The spread of sexually transmitted infections (STIs) and limited methods for control of pregnancies presents high risks to the reproductive health of women. Methods controlled by women and directed toward disease prevention and contraception are needed. We report on preclinical studies of the biological properties of sodium cellulose sulfate (Ushercell) currently being developed for use as a topical contraceptive antimicrobial agent. Ushercell was evaluated with tests designed to identify its contraceptive and antimicrobial properties. Ushercell inhibits hyaluronidase (reversible; IC50 = 1.7 mg/mL), impairs sperm penetration of cervical mucus (approximately 70% inhibition at 1 mg/mL), and acts as a stimulus for acrosomal loss (IC50 = 52 ng/mL). It prevents conception in rabbits when added to spermatozoa (approximately 95% inhibition at 1 mg/mL) or when vaginally applied (complete contraception by 45 mg) before insemination. However, up to 50 mg/mL, Ushercell does not irreversibly immobilize spermatozoa, suggesting that Ushercell is not cytotoxic. Ushercell has a broad spectrum of antimicrobial activity in vitro. Inhibited microbes include human immunodeficiency viruses (different laboratory strains and clinical isolates; IC50 values range from 3 to 78 microg/mL), herpes viruses, HSV-1 (IC50 = 59 ng/mL) and HSV-2 (lC50 = 24 ng/mL), Neisseria gonorrhoeae (IC50 = 2 microg/mL), and Chlamydia trachomatis (IC50 = 78 microg/mL). In contrast, Ushercell does not inhibit growth of beneficial vaginal bacteria, Lactobacillus gasseri, at 5 mg/mL. These results suggest that the antimicrobial effects of Ushercell are selective, and not likely mediated by nonspecific cytotoxic mechanisms. These data provide the basis for further clinical development of Ushercell as a vaginal agent to prevent unplanned pregnancy and STIs.

Efficacy and safety of a new vaginal contraceptive antimicrobial formulation containing high molecular weight poly(sodium 4-styrenesulfonate).

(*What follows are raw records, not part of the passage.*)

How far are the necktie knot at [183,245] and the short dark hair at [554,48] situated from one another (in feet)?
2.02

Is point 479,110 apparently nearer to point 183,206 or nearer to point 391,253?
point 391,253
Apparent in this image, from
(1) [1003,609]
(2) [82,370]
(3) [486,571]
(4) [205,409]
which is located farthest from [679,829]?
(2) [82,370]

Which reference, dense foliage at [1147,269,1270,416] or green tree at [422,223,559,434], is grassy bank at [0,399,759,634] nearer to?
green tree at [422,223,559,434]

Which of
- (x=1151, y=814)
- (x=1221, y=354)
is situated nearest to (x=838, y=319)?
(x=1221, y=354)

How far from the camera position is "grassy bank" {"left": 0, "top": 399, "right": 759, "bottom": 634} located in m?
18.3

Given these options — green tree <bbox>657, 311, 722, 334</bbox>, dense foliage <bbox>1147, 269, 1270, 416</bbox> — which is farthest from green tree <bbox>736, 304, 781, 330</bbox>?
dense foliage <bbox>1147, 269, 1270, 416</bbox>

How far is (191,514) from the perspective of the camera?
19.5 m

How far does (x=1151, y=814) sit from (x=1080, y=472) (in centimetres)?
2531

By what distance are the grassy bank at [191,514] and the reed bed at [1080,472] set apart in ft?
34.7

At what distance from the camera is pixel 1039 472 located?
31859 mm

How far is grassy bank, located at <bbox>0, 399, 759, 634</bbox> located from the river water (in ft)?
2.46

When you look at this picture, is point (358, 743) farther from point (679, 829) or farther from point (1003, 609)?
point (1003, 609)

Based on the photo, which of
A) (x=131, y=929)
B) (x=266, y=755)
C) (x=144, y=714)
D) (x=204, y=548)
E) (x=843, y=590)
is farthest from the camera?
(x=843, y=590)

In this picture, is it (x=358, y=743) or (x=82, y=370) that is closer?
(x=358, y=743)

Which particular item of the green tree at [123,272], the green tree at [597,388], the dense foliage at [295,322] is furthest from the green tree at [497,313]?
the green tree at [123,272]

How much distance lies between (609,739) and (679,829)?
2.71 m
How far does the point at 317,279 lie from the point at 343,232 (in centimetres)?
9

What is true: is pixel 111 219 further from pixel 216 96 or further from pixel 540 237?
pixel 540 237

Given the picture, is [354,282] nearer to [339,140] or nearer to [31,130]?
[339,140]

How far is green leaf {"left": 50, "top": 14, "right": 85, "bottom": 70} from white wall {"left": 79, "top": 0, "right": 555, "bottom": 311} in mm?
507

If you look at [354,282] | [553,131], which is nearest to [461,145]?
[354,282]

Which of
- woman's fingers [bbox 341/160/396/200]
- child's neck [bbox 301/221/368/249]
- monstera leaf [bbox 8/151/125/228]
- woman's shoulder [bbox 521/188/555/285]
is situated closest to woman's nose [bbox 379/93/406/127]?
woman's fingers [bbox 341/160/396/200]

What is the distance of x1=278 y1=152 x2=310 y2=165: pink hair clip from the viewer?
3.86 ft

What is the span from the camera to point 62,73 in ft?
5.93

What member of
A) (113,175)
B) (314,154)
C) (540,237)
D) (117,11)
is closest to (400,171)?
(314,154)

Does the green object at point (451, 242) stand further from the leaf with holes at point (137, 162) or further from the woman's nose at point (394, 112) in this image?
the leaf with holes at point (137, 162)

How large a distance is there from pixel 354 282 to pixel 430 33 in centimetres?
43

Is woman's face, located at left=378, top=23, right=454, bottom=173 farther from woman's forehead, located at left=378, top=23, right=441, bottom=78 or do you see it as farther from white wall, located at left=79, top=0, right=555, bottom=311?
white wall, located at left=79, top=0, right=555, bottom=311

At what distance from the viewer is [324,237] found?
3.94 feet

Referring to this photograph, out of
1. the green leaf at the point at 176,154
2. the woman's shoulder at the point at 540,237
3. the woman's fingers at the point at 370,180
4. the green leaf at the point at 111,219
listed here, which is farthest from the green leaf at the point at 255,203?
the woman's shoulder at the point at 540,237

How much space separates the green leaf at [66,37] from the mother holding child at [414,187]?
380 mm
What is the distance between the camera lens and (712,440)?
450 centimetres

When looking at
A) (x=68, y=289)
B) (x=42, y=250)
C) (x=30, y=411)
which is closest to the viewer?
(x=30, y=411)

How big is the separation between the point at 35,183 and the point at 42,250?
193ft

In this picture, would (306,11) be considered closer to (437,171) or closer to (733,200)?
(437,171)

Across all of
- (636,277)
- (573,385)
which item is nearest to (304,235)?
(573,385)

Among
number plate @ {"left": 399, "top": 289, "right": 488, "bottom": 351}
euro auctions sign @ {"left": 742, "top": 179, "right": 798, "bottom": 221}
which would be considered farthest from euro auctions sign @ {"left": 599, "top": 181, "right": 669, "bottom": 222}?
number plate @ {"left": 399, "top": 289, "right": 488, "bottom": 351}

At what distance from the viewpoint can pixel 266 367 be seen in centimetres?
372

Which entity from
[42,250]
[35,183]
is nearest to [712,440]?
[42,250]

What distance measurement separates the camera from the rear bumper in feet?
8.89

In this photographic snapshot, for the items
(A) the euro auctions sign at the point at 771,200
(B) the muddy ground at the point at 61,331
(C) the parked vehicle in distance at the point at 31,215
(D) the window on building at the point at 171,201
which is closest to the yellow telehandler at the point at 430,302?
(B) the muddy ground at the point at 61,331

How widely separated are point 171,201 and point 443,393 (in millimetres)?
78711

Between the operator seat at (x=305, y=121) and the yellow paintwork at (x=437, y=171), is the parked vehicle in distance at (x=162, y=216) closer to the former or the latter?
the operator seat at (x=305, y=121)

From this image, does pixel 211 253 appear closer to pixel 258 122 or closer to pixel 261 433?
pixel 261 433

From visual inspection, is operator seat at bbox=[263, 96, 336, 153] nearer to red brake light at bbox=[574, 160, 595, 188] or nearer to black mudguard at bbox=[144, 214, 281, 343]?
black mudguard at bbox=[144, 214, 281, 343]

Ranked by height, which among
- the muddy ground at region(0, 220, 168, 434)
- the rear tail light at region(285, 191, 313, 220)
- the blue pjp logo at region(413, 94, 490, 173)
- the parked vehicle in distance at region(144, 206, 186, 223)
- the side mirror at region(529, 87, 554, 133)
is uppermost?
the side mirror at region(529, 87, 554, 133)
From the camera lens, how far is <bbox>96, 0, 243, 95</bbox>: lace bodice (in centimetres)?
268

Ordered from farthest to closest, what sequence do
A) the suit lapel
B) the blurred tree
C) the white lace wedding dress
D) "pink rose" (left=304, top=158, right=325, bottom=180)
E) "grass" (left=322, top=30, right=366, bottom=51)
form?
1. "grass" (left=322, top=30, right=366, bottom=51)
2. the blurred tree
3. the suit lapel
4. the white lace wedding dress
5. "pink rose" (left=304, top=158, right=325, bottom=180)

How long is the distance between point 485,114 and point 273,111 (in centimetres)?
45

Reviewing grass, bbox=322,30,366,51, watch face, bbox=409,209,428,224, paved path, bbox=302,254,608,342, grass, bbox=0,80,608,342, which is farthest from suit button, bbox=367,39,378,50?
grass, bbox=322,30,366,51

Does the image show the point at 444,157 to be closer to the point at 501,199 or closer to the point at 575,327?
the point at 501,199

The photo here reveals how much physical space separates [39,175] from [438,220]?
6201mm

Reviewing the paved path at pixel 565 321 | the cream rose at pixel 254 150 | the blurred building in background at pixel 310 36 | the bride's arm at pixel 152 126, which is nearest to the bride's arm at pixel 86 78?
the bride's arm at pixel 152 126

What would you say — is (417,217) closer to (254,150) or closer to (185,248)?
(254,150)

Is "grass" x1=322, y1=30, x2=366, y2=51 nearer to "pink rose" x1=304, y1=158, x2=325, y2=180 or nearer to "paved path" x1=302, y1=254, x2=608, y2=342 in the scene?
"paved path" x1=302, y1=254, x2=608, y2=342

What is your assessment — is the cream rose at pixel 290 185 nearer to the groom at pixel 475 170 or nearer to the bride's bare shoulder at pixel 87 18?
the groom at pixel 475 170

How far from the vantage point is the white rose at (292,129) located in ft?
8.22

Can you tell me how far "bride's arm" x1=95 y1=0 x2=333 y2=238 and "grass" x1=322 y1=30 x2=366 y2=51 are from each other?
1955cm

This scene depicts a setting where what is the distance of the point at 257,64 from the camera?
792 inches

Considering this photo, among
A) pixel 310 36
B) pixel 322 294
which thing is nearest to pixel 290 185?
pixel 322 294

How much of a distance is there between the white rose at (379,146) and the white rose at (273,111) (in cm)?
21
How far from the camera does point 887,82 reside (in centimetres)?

Host cell infection by sexually transmitted disease (STD)-causing microbes and fertilization by spermatozoa may have some mechanisms in common. If so, certain noncytotoxic agents could inhibit the functional activity of both organisms. High molecular mass poly(sodium 4-styrenesulfonate) (T-PSS) may be one of these compounds. T-PSS alone (1 mg/ml) or in a gel (2% or 5% T-PSS) completely prevented conception in the rabbit. Contraception was not due to sperm cytotoxicity or to an effect on sperm migration. However, T-PSS inhibited sperm hyaluronidase (IC(50) = 5.3 microg/ml) and acrosin (IC(50) = 0.3 microg/ml) and caused the loss of acrosomes from spermatozoa (85% maximal loss by 0.5 microg/ml). T-PSS (5% in gel) also reduced sperm penetration into bovine cervical mucus (73% inhibition by 1 mg gel/ml). T-PSS (5% in gel) inhibited human immunodeficiency virus (HIV; IC(50)= 16 microg gel/ml) and herpes simplex viruses (HSV-1 and HSV-2; IC(50) = 1.3 and 1.0 microg gel/ml, respectively). The drug showed high efficacy against a number of clinical isolates and laboratory strains. T-PSS (5% in gel) also inhibited Neisseria gonorrhea (IC(50) < 1.0 gel/ml) and Chlamydia trachomatis (IC(50) = 1.2 microg gel/ml) but had no effect on lactobacilli. These results imply that T-PSS is an effective functional inhibitor of both spermatozoa and certain STD-causing microbes. The noncytotoxic nature should make T-PSS safe for vaginal use. T-PSS was nonmutagenic in vitro and possessed an acute oral toxicity of >5 g/kg (rat). Gel with 10% T-PSS did not irritate the skin or penile mucosa (rabbit) and caused no dermal sensitization (guinea pig). Vaginal administration of the 5% T-PSS gel to the rabbit for 14 consecutive days caused no systemic toxicity and only mild (acceptable) vaginal irritation. T-PSS in gel form is worthy of clinical evaluation as a vaginal contraceptive HIV/STD preventative.